Exercise text:
Expert describes toll of family homelessness
Mental health, brain development suffer
When women with young children become homeless, the instability and trauma has a ripple effect that can disrupt children’s development and school performance for years to come, according to a local expert.
Homelessness in school-age children was the topic of a recent conference co-sponsored by Brookview House, a Dorchester nonprofit offering shelter and other services to women and children in transition, and Simmons College School of Social Work.
“When children become homeless, they lose a lot more than their homes,” said keynote speaker Dr. Carmela DeCandia, a licensed psychologist and expert on family homelessness and child and adolescent development.
Homelessness-related stress and trauma plays a role in poor maternal health and poor parenting, which then affects child development, said DeCandia, co-author of a recent report on family homelessness. Ninety-three percent of homeless mothers have a history of trauma. Thirty-six percent are suffering some sort of post-traumatic stress disorder — triple the incidence of PTSD in the general population of women. These conditions are often factors in substance abuse and depression.
“Depression is the most common psychological disorder among homeless women,” she said. “It’s unacknowledged and untreated.”
Though poverty is an overarching factor, domestic violence is often the immediate cause for women and children to become homeless.
About one-quarter of homeless children witness domestic violence, DeCandia said, and two-thirds experience physical abuse. By age 12, 83 percent have experienced at least one violent event in their lives. Homeless children suffer disruption of connections to family members, caregivers and teachers. All these factors, combined with parents’ untreated depression that can make them less emotionally available, take a toll on children.
“This kind of instability can become toxic to children’s development,” DeCandia said.

Data records:
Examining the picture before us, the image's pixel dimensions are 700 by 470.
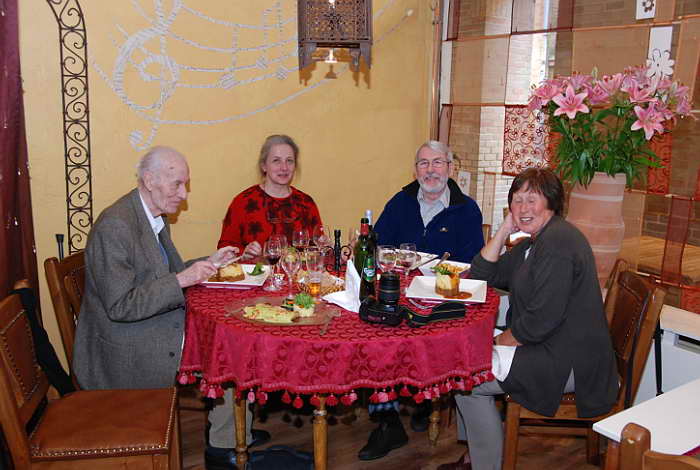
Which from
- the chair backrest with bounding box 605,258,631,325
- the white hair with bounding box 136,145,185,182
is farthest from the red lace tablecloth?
the chair backrest with bounding box 605,258,631,325

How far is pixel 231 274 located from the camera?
2668mm

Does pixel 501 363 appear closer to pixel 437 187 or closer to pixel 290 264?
pixel 290 264

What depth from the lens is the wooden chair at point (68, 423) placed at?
2.01 meters

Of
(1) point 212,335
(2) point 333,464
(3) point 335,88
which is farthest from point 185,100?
(2) point 333,464

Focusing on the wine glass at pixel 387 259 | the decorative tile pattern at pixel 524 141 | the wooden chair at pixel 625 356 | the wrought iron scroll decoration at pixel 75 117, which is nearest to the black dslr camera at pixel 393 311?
the wine glass at pixel 387 259

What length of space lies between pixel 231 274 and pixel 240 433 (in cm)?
72

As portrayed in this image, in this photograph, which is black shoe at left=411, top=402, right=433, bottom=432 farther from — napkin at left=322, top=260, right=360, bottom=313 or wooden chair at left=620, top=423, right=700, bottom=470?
wooden chair at left=620, top=423, right=700, bottom=470

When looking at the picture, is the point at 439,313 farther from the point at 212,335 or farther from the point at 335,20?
the point at 335,20

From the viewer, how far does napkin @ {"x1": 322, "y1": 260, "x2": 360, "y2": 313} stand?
2398 mm

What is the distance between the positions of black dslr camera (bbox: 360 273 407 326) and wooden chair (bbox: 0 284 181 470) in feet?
2.68

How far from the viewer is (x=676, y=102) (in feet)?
9.22

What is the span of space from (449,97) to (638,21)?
1513 millimetres

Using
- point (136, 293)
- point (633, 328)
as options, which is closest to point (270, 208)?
point (136, 293)

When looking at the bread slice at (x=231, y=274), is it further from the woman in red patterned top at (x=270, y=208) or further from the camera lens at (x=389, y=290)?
the woman in red patterned top at (x=270, y=208)
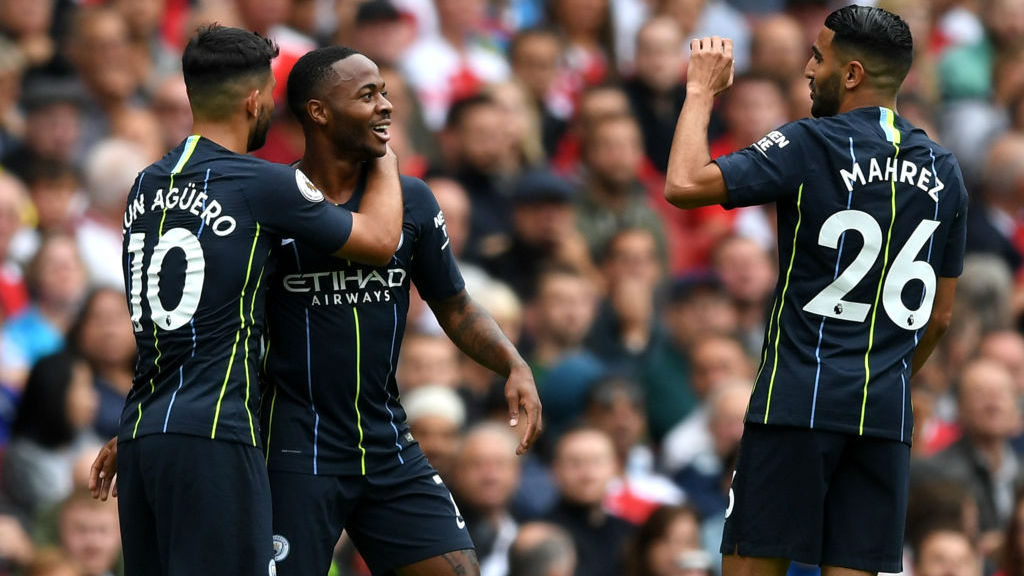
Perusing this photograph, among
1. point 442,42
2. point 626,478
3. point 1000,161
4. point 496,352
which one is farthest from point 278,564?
point 1000,161

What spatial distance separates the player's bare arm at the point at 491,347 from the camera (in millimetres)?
6727

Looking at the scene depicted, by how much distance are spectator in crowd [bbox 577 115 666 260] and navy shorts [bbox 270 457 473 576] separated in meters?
5.85

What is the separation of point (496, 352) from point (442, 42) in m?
6.96

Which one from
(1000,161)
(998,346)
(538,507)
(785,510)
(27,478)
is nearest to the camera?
(785,510)

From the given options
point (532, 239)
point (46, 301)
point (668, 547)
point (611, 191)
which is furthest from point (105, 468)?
point (611, 191)

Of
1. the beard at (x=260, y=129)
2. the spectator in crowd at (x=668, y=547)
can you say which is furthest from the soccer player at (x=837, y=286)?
the spectator in crowd at (x=668, y=547)

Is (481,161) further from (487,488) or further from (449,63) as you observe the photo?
(487,488)

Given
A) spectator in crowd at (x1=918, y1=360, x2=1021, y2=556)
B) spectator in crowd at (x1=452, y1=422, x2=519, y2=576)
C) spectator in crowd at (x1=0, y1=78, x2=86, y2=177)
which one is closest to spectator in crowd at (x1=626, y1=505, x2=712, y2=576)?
spectator in crowd at (x1=452, y1=422, x2=519, y2=576)

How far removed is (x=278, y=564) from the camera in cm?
645

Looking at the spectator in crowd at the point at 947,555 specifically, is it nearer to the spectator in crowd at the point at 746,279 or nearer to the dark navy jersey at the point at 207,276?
the spectator in crowd at the point at 746,279

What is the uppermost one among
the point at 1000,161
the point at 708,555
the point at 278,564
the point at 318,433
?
the point at 1000,161

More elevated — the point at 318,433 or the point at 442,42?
the point at 442,42

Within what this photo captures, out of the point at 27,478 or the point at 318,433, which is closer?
the point at 318,433

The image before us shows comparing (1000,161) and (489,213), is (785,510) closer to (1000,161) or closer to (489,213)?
(489,213)
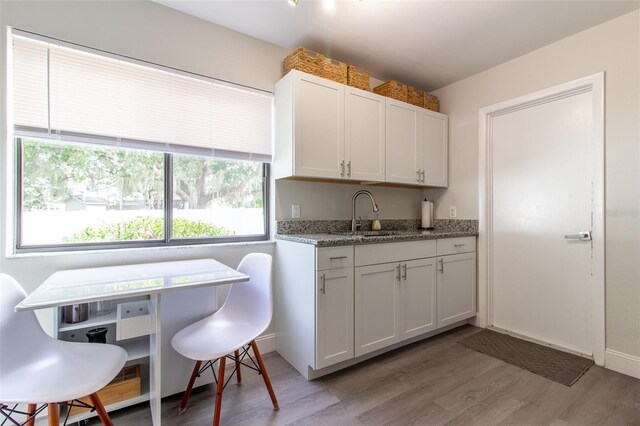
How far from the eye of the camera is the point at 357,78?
2.55 metres

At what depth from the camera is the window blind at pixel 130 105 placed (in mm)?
1666

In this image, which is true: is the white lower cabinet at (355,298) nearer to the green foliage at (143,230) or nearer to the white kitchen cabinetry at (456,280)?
the white kitchen cabinetry at (456,280)

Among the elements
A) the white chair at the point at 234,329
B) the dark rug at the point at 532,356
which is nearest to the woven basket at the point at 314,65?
the white chair at the point at 234,329

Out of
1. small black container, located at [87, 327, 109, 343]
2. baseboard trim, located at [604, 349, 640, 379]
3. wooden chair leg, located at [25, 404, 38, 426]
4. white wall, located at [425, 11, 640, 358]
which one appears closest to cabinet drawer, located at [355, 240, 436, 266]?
white wall, located at [425, 11, 640, 358]

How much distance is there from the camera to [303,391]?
6.16 feet

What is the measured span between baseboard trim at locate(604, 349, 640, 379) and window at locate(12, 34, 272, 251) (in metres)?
2.77

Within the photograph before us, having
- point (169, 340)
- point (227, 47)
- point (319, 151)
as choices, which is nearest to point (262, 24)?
point (227, 47)

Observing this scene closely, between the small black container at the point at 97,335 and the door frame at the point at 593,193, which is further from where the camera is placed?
the door frame at the point at 593,193

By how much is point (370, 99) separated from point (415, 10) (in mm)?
717

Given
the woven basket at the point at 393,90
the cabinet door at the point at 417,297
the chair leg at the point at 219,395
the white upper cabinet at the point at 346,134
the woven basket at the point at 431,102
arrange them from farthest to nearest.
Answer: the woven basket at the point at 431,102 < the woven basket at the point at 393,90 < the cabinet door at the point at 417,297 < the white upper cabinet at the point at 346,134 < the chair leg at the point at 219,395

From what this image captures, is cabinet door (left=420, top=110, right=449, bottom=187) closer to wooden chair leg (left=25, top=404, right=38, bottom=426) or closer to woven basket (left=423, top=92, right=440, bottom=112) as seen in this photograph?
woven basket (left=423, top=92, right=440, bottom=112)

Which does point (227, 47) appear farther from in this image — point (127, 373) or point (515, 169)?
point (515, 169)

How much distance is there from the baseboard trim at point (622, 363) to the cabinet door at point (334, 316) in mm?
1884

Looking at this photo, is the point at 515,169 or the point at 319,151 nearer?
the point at 319,151
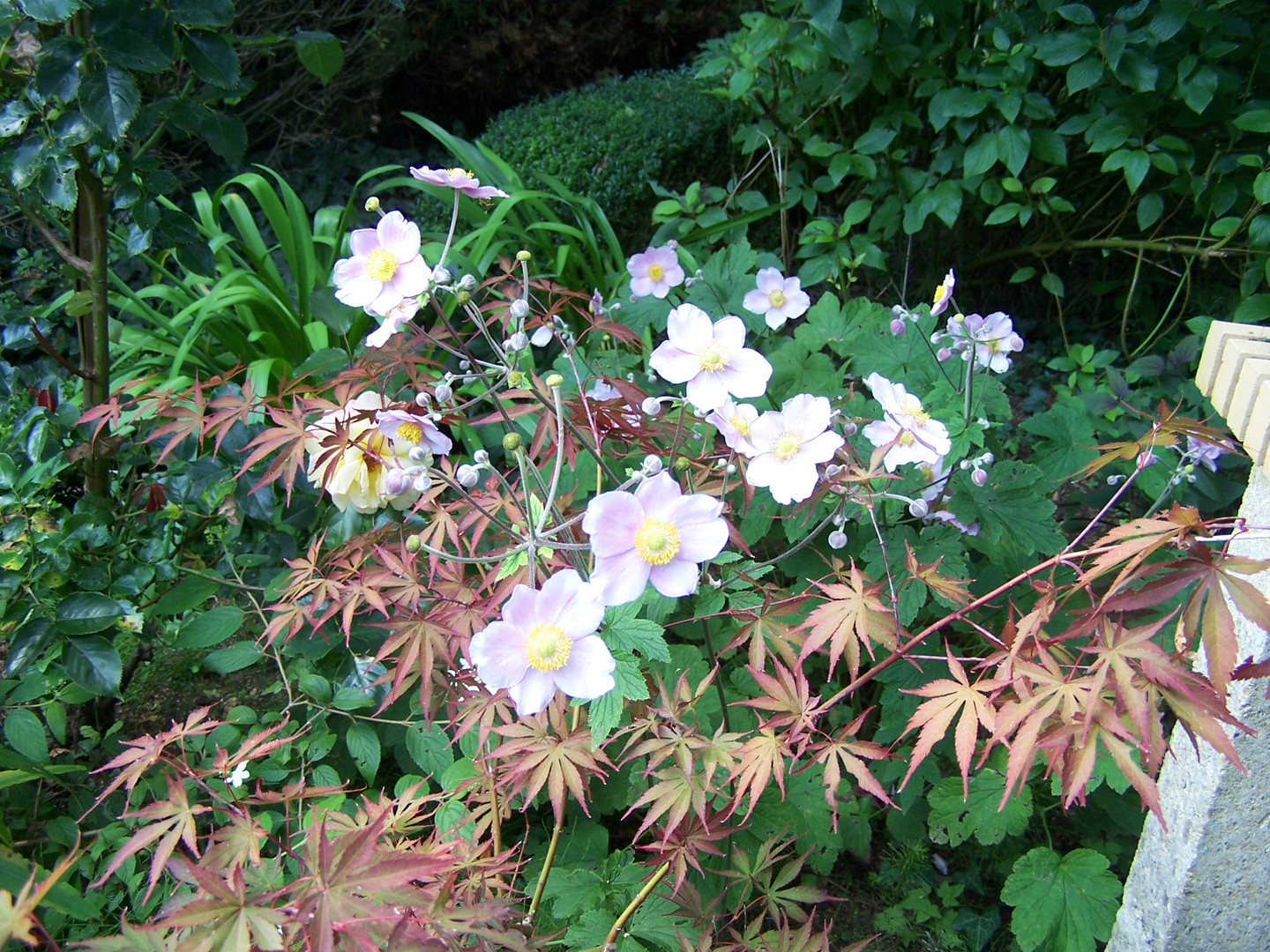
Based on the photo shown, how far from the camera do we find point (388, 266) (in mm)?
1104

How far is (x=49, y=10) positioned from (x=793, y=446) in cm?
115

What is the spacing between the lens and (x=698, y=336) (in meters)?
1.11

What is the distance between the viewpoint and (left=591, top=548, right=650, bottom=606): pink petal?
2.88 feet

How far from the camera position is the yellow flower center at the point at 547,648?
866mm

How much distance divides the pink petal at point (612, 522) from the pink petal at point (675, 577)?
0.14 feet

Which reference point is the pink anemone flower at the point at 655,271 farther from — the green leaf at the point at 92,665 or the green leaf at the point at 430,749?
the green leaf at the point at 92,665

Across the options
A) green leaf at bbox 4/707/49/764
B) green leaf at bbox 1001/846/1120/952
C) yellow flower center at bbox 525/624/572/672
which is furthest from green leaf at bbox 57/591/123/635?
green leaf at bbox 1001/846/1120/952

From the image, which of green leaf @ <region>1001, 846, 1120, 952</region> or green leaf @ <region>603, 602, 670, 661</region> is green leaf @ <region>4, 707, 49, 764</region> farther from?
green leaf @ <region>1001, 846, 1120, 952</region>

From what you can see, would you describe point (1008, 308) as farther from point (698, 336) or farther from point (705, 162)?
point (698, 336)

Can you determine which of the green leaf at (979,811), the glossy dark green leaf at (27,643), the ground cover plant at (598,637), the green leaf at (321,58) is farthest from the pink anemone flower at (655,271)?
the glossy dark green leaf at (27,643)

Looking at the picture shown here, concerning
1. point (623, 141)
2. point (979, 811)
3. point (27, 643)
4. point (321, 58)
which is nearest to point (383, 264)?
point (27, 643)

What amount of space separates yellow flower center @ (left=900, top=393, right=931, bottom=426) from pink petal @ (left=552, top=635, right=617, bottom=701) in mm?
584

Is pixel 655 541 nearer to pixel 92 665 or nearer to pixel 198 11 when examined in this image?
pixel 92 665

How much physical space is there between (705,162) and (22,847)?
3.01 m
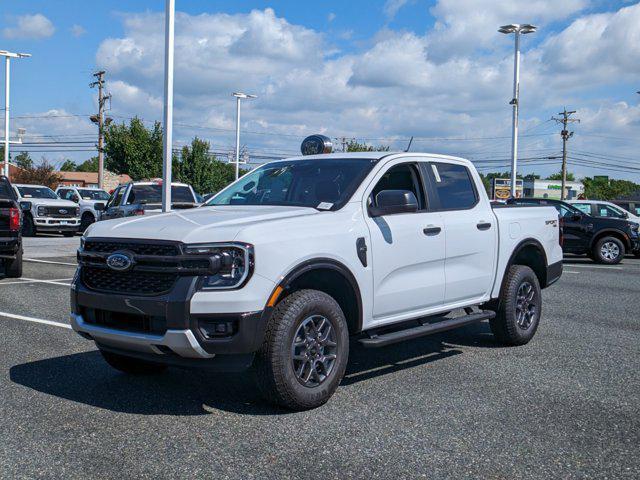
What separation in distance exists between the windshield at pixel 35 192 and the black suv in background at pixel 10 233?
15.1 metres

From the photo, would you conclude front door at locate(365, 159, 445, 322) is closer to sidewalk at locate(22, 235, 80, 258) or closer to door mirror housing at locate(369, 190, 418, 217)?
door mirror housing at locate(369, 190, 418, 217)

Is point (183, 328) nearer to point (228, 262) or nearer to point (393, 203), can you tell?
point (228, 262)

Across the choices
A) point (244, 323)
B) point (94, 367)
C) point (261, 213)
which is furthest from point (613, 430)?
point (94, 367)

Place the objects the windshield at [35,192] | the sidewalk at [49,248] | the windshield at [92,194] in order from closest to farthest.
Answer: the sidewalk at [49,248], the windshield at [35,192], the windshield at [92,194]

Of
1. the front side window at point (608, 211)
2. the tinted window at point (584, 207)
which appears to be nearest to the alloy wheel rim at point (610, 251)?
the tinted window at point (584, 207)

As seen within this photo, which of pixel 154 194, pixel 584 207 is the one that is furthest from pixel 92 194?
pixel 584 207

Requirement 1:
Check each statement against the article on family homelessness. For each, answer yes or no and quote the words of the article that decide it.
(a) Brookview House is based in Dorchester.
(b) Thirty-six percent of homeless mothers have a history of trauma.
(c) Depression is the most common psychological disorder among homeless women.
Requirement 2: Write out the part of the article on family homelessness that begins at the words "Homelessness-related stress and" and ends after "to become homeless.", substituting "underlying" for "overarching".
Requirement 3: According to the article on family homelessness, what percentage of homeless children have experienced at least one violent event by age 12?

Answer space 1:
(a) Yes: "Brookview House, a Dorchester nonprofit offering shelter and other services to women and children in transition"
(b) No: "Ninety-three percent of homeless mothers have a history of trauma."
(c) Yes: "Depression is the most common psychological disorder among homeless women"

Answer space 2:
Homelessness-related stress and trauma plays a role in poor maternal health and poor parenting, which then affects child development, said DeCandia, co-author of a recent report on family homelessness. Ninety-three percent of homeless mothers have a history of trauma. Thirty-six percent are suffering some sort of post-traumatic stress disorder — triple the incidence of PTSD in the general population of women. These conditions are often factors in substance abuse and depression.
“Depression is the most common psychological disorder among homeless women,” she said. “It’s unacknowledged and untreated.”
Though poverty is an underlying factor, domestic violence is often the immediate cause for women and children to become homeless.

Answer space 3: 83 percent